Natural Disaster Fund not applicable after Hail Storms and Rain Showers

Natural Disaster Fund not applicable after Hail Storms and Rain Showers

The Natural Disaster Fund is not applicable after last week’s hail storms and rain showers in the south of the Netherlands. A parliamentary majority decided against the implementation of the fund.

The ‘Compensation for Damages in Cases of Disasters Act’ (Wet tegemoetkoming schade bij rampen), for cases of natural disasters, is not applicable to the hail storms and rain showers experienced last week in the south of the Netherlands. Farmers and plantation owners suffered severe damage to their crops and greenhouses; insurers have estimated the total damage at 500 million euros. Although municipalities, health organisations and agricultural organisations requested that a disaster be declared in the affected area, a parliamentary majority did not agree.

Conditions of application

The aforementioned Act is only applicable in cases of natural disaster, i.e. if there is a flood, earthquake or another disaster of a comparable order (Art. 4 of the Act). The recent hail storms and rain showers could be seen as a disaster of at least a comparable order. In 1998 the Act was applied twice after heavy rain showers. However another condition, stated in Art. 4 of the Act., is that the damages may not be reasonably insurable. Ever since 2010 insurance does cover the consequences of extreme weather for farmers. Green house plantations are covered under ‘covered cultivation’ insurance. Banks oblige green house plantation owners to take out such coverage from insurers.

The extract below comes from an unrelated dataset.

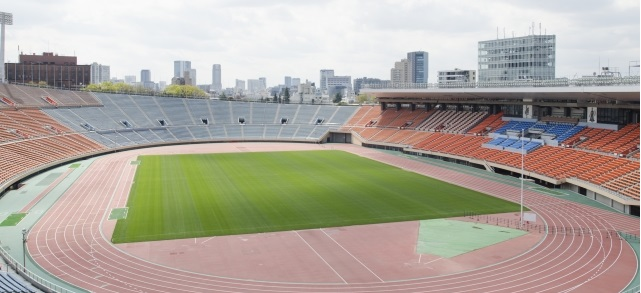 サッカー全国選手権大会で使われていた国立競技場を高い位置から撮影した風景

Complaints about farmers insurance

Although insurance premiums are subsidised by the government, farmers complain that premiums remain high and consequently a large number of farmers are actually uninsured. If farmers are insured their own risk is still high. A maximum of 25% of the damage is covered by the insurance. Extra insurance is possible, but not for a reasonable price. Insurances for farmers are currently being evaluated – the recent extreme weather disasters make for good case study material. The question that should really be asked is whether damage caused by extreme weather is ‘reasonably insurable’ in the sense of the Act. This is especially important given that extreme weather is more likely to occur due to climate change.

Other measures available

Although the ‘Compensation for Damages in Cases of Disasters Act’ is not applicable, other smaller measures are being taken. The government wants to examine a pledge to ensure that banks make quicker decisions on loans to farmers and plantation owners. Also an arrangement for government payment for reduced working hours has been made, which should prevent major job losses taking place.